Knit - R - Done said...

I can't wait to try these! I've been trying to make vegetarian versions of Korean food since we got back from Osan AFB.

Unknown said...

These sound so good! I'm a fajita and taco addict, and this sounds like an awesome way to try something a little different.

Michelle said...

I absolutely love that you take such a multi-cultural approach to veganism!! As an Asian person, I am especially excited to see asian sauces and dishes made without animal products! You can bet that I'll be saving the potsticker recipes!!

Marie said...

A new twist on tacos! I'll be trying these this week-end. Thanks for posting.

spiceislandvegan said...

Hi Bryanna,

I heard about this truck. I probably could catch it in Westminster since they stop there. However, I am glad I didn't knowing now that the cook the tofu in the same grill.

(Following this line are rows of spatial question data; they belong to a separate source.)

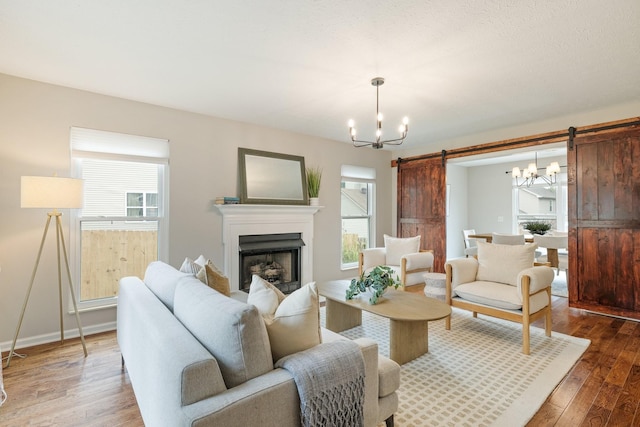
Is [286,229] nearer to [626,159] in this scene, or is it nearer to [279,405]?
[279,405]

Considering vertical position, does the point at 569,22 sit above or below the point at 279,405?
above

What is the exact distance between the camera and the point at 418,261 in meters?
4.59

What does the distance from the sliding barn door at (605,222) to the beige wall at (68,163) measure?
3820 millimetres

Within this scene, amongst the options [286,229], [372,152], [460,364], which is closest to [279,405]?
[460,364]

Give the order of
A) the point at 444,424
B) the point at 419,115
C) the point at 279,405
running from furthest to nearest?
the point at 419,115, the point at 444,424, the point at 279,405

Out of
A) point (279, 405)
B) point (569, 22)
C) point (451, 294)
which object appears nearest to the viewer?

I will probably make your recipe. Thanks for the recipe. I love gochujang.


Jen said...

I've never heard of these but they sound so tasty!

Jennifer said...

I've been craving tacos all night, and now I've coming across this! :) YUM!! I LOVE the idea of the turnip in them too!

Mother Rimmy said...

I love this recipe. What a great change form the typical taco. Can't wait to try it.

Maija Haavisto said...

Sounds tasty. I learned about gochujang from Susan the Fat-Free Vegan and it's one of those ingredients I always have in the fridge (well, it's sold in huge boxes and keeps almost forever, but still).

Anonymous said...

These look mouthwateringly delicious! There's a restaurant here in Texas that uses marinated Portobello mushroom strips to make fajitas. I think I'll try that when I get around to trying this. Money is really tight right now and I can't affoed to do any unneccessary spending.

Anne from Vegan Digest said...

This recipe is Vegan Digest's Vegan Recipe of the Day today. I've made the BBQ sauce recipe and used it with several other dishes. It's delicious!